311 West 43rd Street, 12th Floor
New York, NY 10036
Dear Mr. Liu:
This letter (the “Agreement”) constitutes our understanding with respect to the engagement of Craig-Hallum Capital Group LLC (“Craig-Hallum”) by Mountain Crest Acquisition Corp. (the “Company”) in connection with (i) a proposed merger, share exchange, asset acquisition, stock purchase, recapitalization, reorganization or similar business combination by the Company and/or one of its subsidiaries with Playboy Enterprises, Inc. (“Playboy” or “Target”) and/or one or more of the subsidiaries or affiliates of Playboy (the “Business Combination”) and/or (ii) a proposed private placements, backstop financings, or other financings by the Company of equity or equity-linked securities, convertible securities, or debt of the Company (the “Securities” and the transaction, an “Offering”), which Offerings are being made in relation to, or in connection with, the Business Combination.
A. Appointment of Placement Agent and advisor.
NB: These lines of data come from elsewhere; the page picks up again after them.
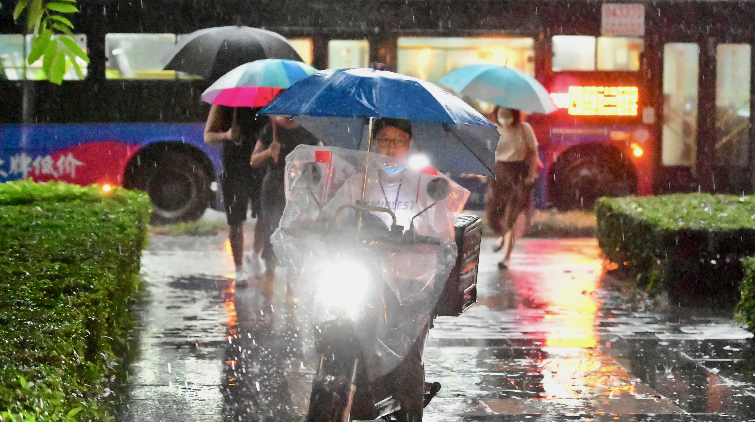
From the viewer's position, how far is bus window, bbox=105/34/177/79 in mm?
13133

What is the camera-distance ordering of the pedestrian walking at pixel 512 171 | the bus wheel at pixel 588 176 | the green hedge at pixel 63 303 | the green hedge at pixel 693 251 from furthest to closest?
the bus wheel at pixel 588 176 → the pedestrian walking at pixel 512 171 → the green hedge at pixel 693 251 → the green hedge at pixel 63 303

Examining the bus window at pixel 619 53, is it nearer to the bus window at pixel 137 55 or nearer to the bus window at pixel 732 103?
the bus window at pixel 732 103

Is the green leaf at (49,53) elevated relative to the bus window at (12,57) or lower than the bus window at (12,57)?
lower

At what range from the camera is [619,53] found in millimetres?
13852

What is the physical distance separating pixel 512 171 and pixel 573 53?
3.99m

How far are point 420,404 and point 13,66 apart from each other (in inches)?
404

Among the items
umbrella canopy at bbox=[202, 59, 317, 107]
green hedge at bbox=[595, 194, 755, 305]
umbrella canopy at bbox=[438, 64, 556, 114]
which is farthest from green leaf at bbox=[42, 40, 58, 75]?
umbrella canopy at bbox=[438, 64, 556, 114]

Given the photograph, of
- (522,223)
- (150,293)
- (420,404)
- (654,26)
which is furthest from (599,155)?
(420,404)

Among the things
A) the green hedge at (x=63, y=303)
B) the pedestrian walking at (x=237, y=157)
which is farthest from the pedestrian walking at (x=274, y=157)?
the green hedge at (x=63, y=303)

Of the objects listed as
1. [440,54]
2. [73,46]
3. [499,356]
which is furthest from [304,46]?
[73,46]

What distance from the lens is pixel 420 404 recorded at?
472 cm

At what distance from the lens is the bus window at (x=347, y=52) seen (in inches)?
532

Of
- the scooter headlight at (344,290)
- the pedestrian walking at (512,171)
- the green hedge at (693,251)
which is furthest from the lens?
the pedestrian walking at (512,171)

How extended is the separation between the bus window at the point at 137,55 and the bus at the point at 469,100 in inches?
0.7
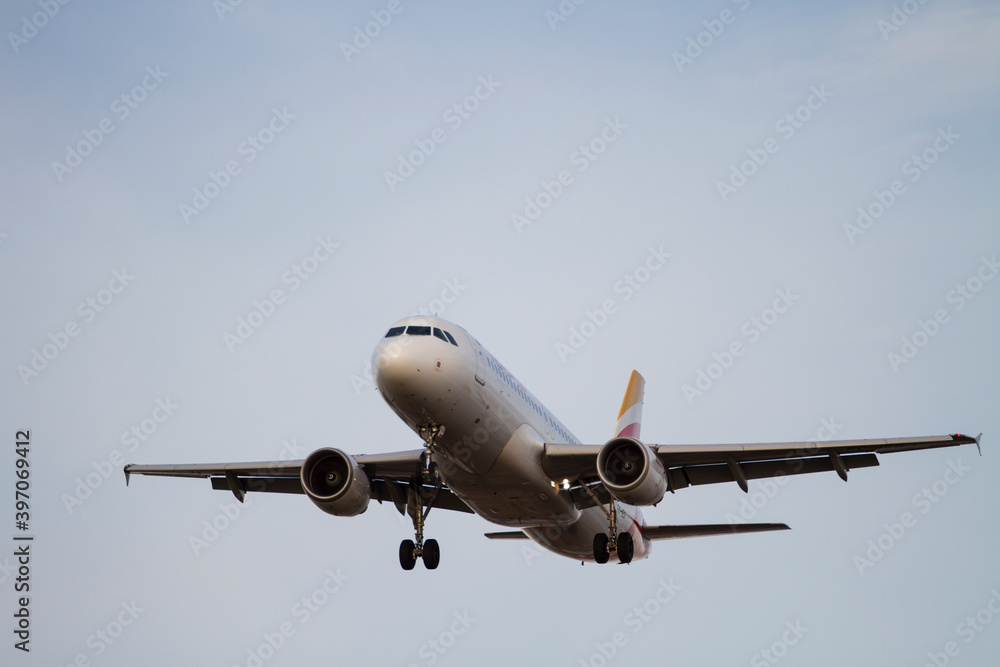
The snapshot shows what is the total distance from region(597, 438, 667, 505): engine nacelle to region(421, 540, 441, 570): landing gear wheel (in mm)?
5977

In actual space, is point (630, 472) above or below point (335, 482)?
above

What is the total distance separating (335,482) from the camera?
3052 centimetres

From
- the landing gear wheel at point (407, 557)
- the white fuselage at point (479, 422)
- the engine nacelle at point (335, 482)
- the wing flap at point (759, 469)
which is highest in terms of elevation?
the wing flap at point (759, 469)

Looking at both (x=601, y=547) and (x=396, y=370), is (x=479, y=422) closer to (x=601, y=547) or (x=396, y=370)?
(x=396, y=370)

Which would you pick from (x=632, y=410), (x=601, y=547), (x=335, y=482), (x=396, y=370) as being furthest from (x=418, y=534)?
(x=632, y=410)

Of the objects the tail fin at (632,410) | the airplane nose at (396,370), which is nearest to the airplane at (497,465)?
the airplane nose at (396,370)

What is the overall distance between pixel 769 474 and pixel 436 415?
10893 mm

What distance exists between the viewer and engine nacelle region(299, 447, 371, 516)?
30.2m

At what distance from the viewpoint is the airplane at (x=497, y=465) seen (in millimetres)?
26234

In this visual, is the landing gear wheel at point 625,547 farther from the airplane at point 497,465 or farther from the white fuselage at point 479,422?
the white fuselage at point 479,422

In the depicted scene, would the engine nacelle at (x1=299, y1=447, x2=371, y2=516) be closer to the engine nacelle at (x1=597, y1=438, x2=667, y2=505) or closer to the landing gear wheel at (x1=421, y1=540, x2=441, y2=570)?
the landing gear wheel at (x1=421, y1=540, x2=441, y2=570)

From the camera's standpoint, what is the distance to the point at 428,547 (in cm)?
3203

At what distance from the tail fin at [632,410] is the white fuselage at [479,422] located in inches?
320

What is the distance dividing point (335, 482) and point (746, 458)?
10.8 metres
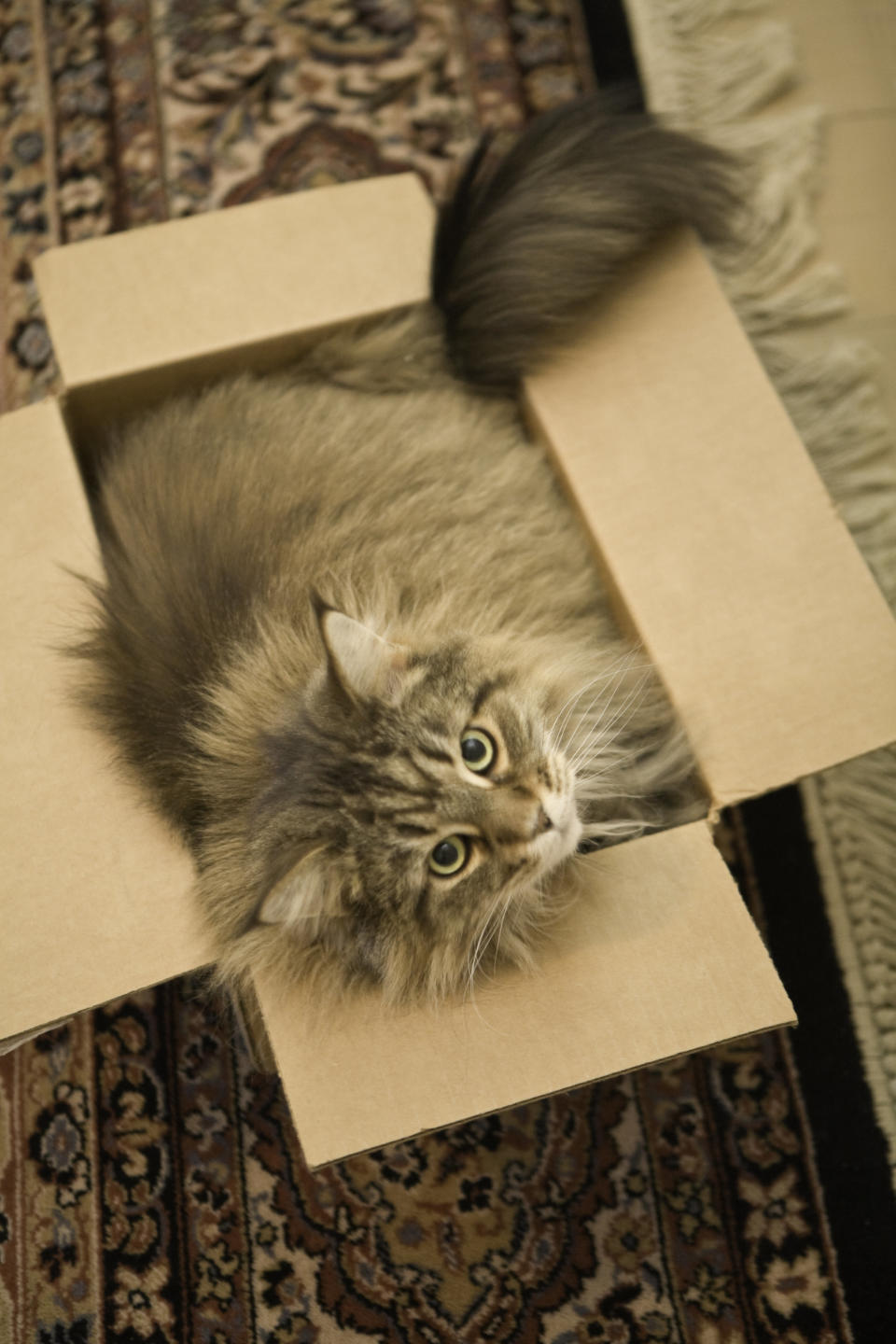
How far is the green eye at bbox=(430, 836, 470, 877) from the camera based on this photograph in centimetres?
100

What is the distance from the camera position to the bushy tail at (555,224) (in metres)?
1.32

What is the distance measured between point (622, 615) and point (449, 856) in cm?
40

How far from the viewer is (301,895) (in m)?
0.92

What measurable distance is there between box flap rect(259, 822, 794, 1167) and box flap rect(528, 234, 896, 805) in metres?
0.15

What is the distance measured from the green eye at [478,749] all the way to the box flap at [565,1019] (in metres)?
0.18

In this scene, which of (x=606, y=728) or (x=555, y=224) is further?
(x=555, y=224)

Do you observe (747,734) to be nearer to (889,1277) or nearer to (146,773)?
(146,773)

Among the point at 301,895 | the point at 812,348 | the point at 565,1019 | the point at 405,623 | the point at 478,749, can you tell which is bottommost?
the point at 565,1019

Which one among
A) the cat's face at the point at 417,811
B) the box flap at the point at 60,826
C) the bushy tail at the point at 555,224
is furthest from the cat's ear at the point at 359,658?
the bushy tail at the point at 555,224

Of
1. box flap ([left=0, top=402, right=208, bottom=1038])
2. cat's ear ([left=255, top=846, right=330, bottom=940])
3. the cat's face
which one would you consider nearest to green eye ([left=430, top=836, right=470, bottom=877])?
the cat's face

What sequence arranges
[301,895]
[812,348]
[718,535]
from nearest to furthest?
[301,895] → [718,535] → [812,348]

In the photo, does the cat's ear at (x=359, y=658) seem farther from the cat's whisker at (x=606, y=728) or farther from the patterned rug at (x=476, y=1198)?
the patterned rug at (x=476, y=1198)

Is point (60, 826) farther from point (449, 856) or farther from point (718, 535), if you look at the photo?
point (718, 535)

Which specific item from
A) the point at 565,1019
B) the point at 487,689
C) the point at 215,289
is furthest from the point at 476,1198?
the point at 215,289
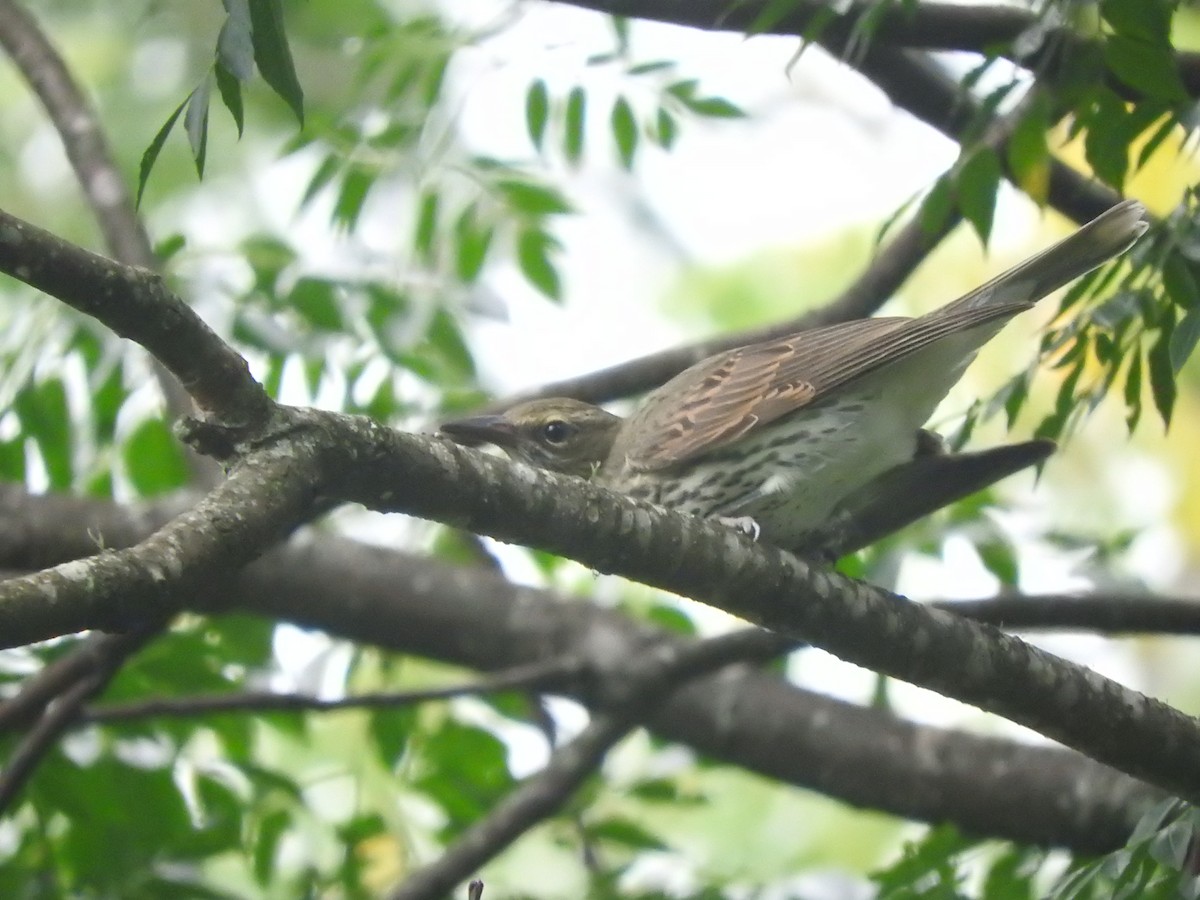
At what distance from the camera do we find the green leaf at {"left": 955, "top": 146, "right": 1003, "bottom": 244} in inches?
175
The Company hereby appoints Craig-Hallum to act as the Company’s exclusive placement agent and financial advisor, as applicable, in connection with any Offering or Business Combination in respect to the Target. In consideration for the introduction to Target, the Company agrees that neither it nor any of its affiliates, representatives or agents will enter into an agreement with such Target to acquire or dispose of any securities of such Target without the prior written consent of Craig-Hallum. Until the earlier of (i) the date that the Company no longer has an exclusive letter of intent or other similar written arrangement with the Target or (ii) the Business Combination is terminated or abandoned by either party, Craig Hallum also agrees that in its role as exclusive placement agent and financial advisor for the Company, Craig Hallum shall not negotiate with, be engaged by or assist the Target or any third party in any transactions between any third party and the Target.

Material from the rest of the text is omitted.